There have been more than 1,000 events since Wilton Park's foundation, some of considerable international significance. Democracy building remains a core theme. In the 1980s, during the transition to black majority-rule in South Africa, Wilton Park became a venue for representatives of the black community and the ruling National Party to meet behind closed doors. In the same vein, Wilton Park has been hosting events since the late 1990's on the Western Balkans. Our conference in September 1999 on the Western Balkans after Milosevic, held less than three months after the end of NATO's air campaign, was attended by many of those then in opposition, now elected to power in Belgrade, and elsewhere in South East Europe.
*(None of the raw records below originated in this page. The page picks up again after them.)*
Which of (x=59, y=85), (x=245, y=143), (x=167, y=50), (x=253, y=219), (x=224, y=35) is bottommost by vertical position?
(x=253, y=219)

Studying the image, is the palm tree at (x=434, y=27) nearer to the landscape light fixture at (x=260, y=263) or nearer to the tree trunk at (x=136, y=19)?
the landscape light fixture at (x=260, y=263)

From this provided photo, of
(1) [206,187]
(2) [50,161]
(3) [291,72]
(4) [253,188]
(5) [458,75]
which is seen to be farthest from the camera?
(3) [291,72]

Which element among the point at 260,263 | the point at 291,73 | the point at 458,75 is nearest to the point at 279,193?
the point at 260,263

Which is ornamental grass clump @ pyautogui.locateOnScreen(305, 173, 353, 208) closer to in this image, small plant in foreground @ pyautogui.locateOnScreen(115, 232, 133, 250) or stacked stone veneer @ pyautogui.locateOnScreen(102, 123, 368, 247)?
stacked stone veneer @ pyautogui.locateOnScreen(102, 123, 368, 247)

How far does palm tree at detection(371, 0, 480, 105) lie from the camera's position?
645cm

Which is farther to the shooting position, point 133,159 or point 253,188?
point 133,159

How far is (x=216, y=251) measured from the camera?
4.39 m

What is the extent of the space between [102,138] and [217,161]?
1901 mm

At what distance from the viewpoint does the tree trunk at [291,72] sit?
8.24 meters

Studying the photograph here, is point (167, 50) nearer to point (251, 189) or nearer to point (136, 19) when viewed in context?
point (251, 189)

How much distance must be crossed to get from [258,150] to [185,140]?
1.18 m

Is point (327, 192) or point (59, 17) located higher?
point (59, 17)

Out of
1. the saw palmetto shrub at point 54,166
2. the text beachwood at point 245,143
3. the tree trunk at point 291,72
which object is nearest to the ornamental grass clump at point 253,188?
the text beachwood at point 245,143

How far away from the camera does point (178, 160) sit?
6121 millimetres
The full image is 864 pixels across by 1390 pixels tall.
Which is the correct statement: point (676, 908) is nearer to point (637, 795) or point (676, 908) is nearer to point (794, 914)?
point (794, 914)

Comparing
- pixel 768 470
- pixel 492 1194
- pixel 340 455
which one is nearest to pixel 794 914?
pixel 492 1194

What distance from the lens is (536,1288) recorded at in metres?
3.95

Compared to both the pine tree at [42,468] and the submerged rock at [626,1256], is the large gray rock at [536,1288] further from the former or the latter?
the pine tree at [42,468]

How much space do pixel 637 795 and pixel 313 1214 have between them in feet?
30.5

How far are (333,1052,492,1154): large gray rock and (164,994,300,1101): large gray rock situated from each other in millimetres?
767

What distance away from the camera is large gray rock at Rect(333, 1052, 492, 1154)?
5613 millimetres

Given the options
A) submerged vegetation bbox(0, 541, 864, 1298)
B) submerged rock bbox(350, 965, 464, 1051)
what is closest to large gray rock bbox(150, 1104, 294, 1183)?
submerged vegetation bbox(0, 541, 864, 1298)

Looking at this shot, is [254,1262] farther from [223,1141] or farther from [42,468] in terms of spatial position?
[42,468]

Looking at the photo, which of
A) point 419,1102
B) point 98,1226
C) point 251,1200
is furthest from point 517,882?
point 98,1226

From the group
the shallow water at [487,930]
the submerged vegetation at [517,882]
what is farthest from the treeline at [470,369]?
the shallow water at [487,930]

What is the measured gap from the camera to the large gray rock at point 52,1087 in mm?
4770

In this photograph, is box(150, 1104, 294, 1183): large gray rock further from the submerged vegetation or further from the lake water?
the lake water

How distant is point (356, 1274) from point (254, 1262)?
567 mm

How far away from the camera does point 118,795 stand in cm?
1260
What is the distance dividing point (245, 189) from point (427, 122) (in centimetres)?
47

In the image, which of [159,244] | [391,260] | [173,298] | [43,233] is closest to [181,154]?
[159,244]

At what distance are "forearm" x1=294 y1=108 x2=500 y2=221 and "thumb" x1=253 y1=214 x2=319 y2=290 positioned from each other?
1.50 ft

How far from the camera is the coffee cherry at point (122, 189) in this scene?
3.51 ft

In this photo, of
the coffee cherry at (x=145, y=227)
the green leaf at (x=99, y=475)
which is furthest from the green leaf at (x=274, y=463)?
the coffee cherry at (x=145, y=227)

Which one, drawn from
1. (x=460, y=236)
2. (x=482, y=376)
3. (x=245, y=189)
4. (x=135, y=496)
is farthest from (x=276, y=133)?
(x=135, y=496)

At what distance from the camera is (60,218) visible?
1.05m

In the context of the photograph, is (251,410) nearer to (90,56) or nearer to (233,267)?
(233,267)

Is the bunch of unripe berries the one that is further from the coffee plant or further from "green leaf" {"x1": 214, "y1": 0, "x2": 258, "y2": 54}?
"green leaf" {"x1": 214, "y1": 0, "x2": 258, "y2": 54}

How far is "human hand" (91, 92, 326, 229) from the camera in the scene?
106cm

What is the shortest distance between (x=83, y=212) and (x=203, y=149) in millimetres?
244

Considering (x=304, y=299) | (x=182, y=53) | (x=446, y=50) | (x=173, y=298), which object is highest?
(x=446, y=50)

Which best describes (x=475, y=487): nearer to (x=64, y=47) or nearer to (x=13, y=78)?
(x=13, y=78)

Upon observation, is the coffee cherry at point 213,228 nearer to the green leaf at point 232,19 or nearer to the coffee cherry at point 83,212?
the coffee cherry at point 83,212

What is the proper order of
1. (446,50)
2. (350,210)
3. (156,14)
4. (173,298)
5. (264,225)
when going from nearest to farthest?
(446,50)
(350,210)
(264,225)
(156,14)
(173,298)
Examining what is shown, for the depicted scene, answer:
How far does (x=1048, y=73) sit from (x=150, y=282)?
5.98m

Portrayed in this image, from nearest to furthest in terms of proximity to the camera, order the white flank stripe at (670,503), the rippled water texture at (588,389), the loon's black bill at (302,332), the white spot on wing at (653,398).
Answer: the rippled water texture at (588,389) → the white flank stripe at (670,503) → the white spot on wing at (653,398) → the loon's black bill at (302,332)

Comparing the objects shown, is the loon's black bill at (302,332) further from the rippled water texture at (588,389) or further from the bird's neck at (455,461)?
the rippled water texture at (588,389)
Central and Eastern Europe has long been a major priority. The ice was first broken in the 1980s when the first Soviet participants arrived. At the first conference, an interpreter from the Soviet Embassy in London burst out of the interpreting booth to join in the debate. At another Soviet-related conference, legend has it that a leading Russian economist challenged all the other participants to chess and beat all-comers. By now participants were coming from many countries of what was still the Soviet bloc. In one conference in October 1988, as former Director Geoffrey Denton recalls, a distinguished Romanian speaker dramatically announced the forthcoming collapse of the Communist system. To the question, "do you mean in Romania?" he replied: "No, everywhere." His prediction was fulfilled one year later.

Since the fall of the Berlin Wall in November 1989, Central and South East Europeans have been playing a growing role in the conferences held at Wilton Park and now held increasingly in many of the countries of Central and South East Europe, as well as in Western Europe. Developments in Russia are still covered on a regular basis; many of the country's leading political figures and intellectuals have spoken at Wilton Park.

In parallel with the deepening of the European programme there has been a widening of the global contacts. Conferences on Japan, China, North-East Asia, the Middle East, South Asia, Africa, Latin America and Transatlantic issues have become integral parts of the annual programme of conferences.

Conferences on global policies such as sustainable development, world trade and environmental protection, disaster response and pandemics have also become increasingly prominent.

60 years after its founding, Wilton Park is one of the world's leading centres for discussion of key international policy challenges, now organising about 60 conferences a year. It is still very much holding to the values of its founders by promoting honest and open debate on the most vital issues.

Its role has been summed up by Richard Mayne in his history of Wilton Park:
"Wilton Park was a house and is an institution; but its essence was always more. Its aim was and is to unite people: to bring together those who disagree, often violently, and by patient, outspoken discussion of their conflicting views and assumptions, to reconcile rivals and enemies in recognition of their common humanity, their shared problems and their joint hopes of peace. In today's strife-torn world, no task could be more urgent. For more than fifty years, Wilton Park has shown what can be done with care, tact, frankness and delicate hard work."

This short web-history is partly based on Richard Mayne's research.